What the task requires
Please restate the records that follow word for word, omitting any images.

Extracted material
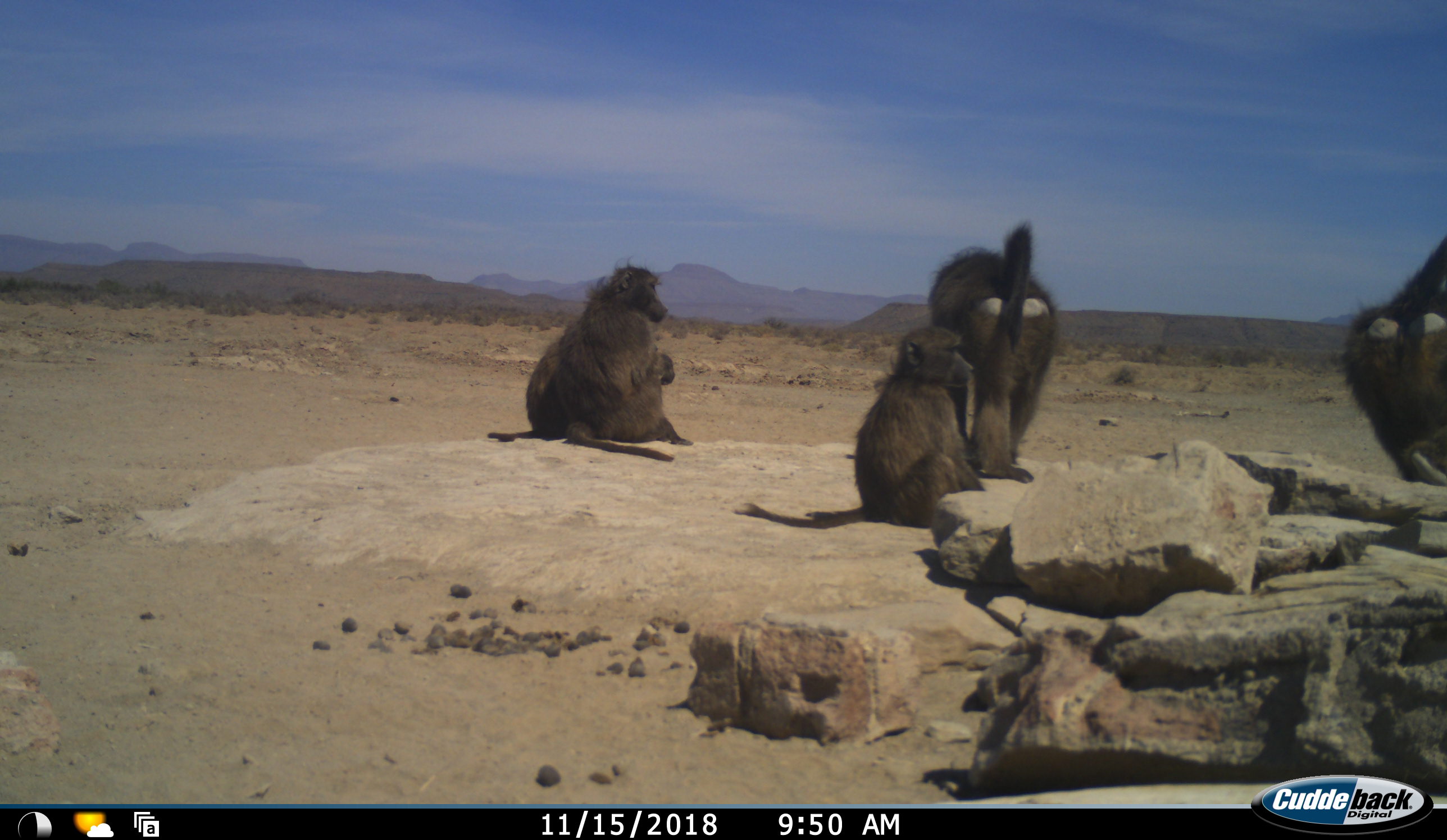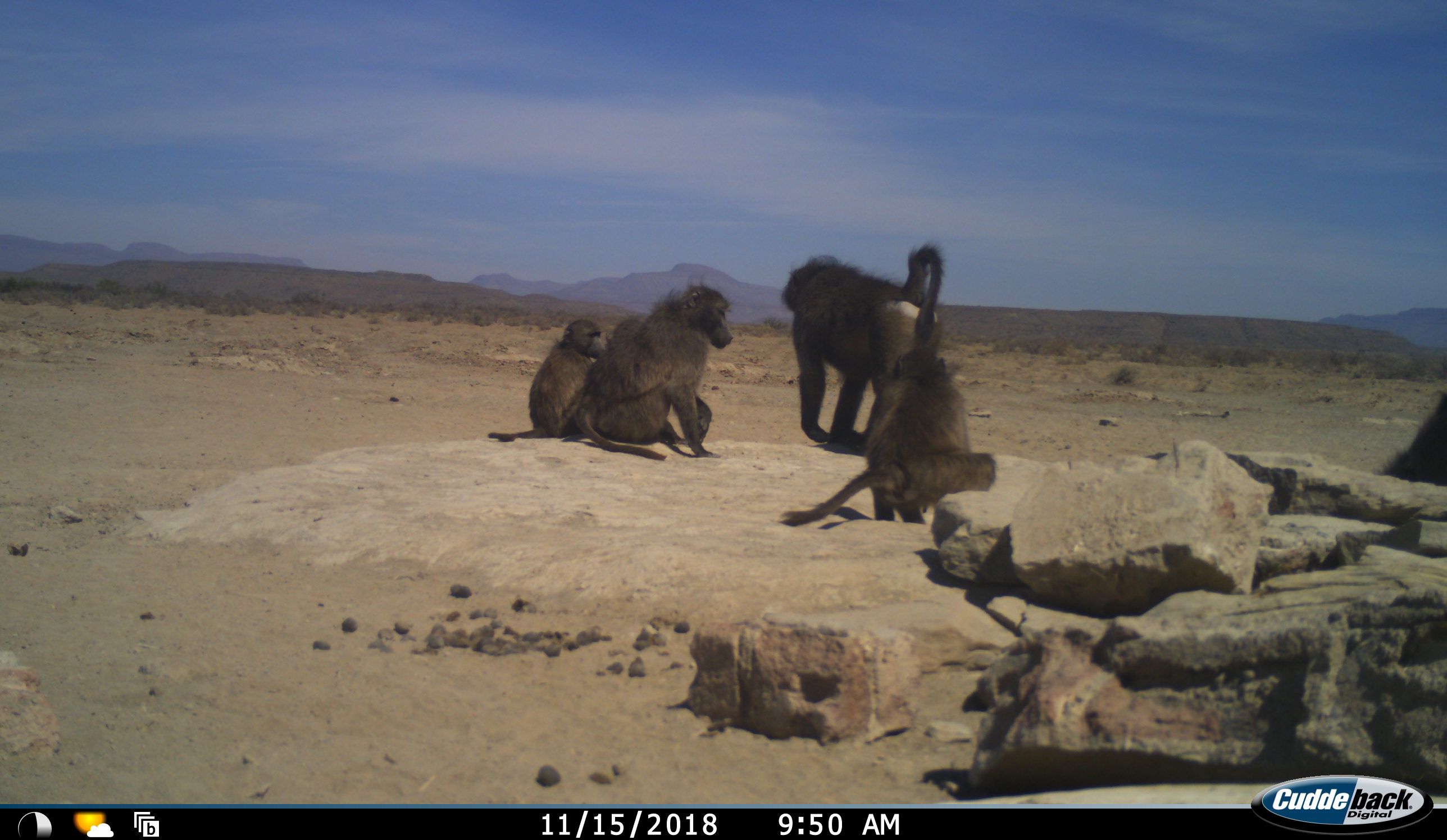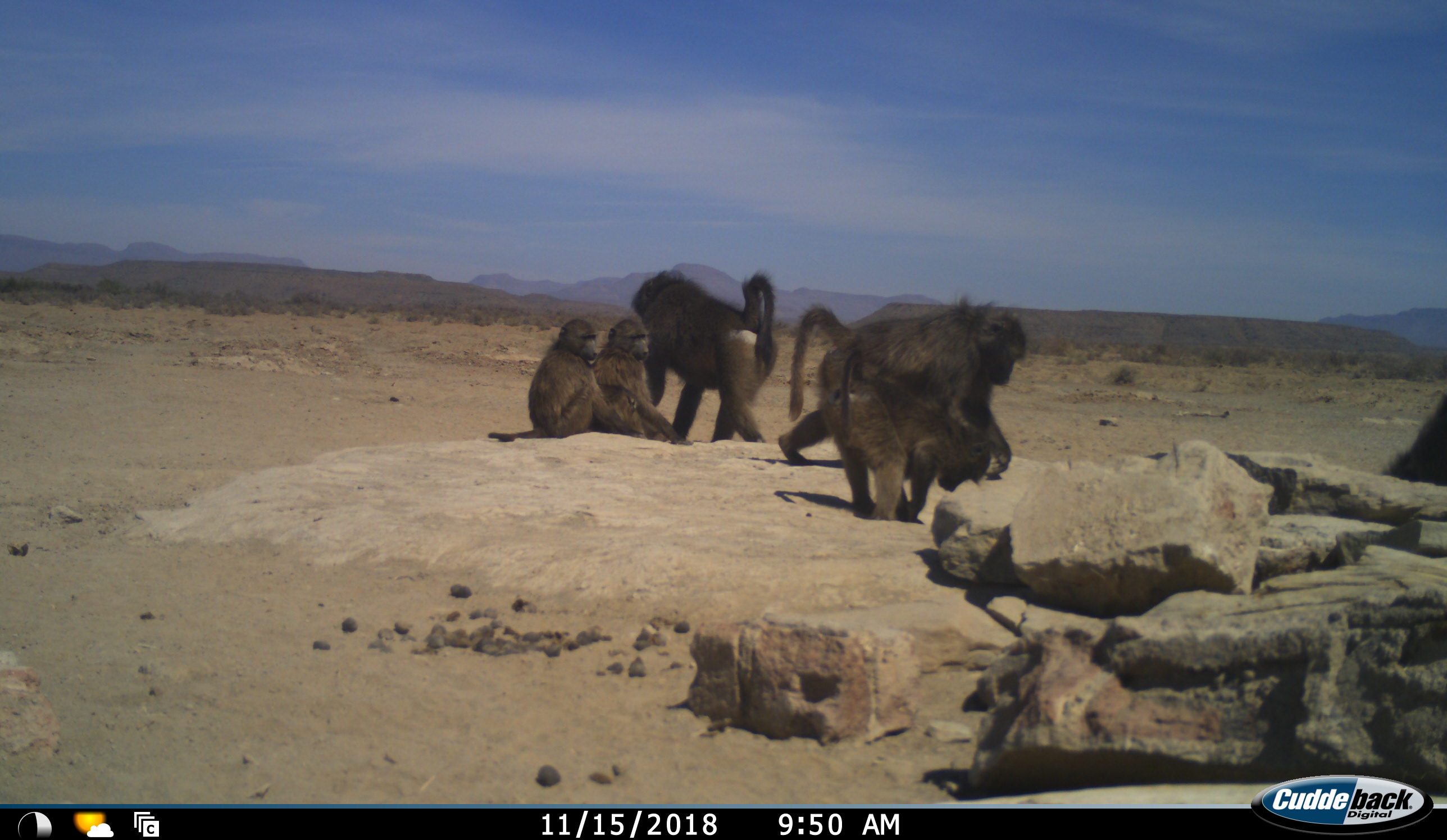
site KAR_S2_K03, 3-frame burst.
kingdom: Animalia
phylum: Chordata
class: Mammalia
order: Primates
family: Cercopithecidae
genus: Papio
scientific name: Papio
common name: baboon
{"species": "baboon (Papio)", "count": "6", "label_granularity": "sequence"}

Answer section
site KAR_S2_K03, 3-frame burst.
kingdom: Animalia
phylum: Chordata
class: Mammalia
order: Primates
family: Cercopithecidae
genus: Papio
scientific name: Papio
common name: baboon
{"species": "baboon (Papio)", "count": "6", "label_granularity": "sequence"}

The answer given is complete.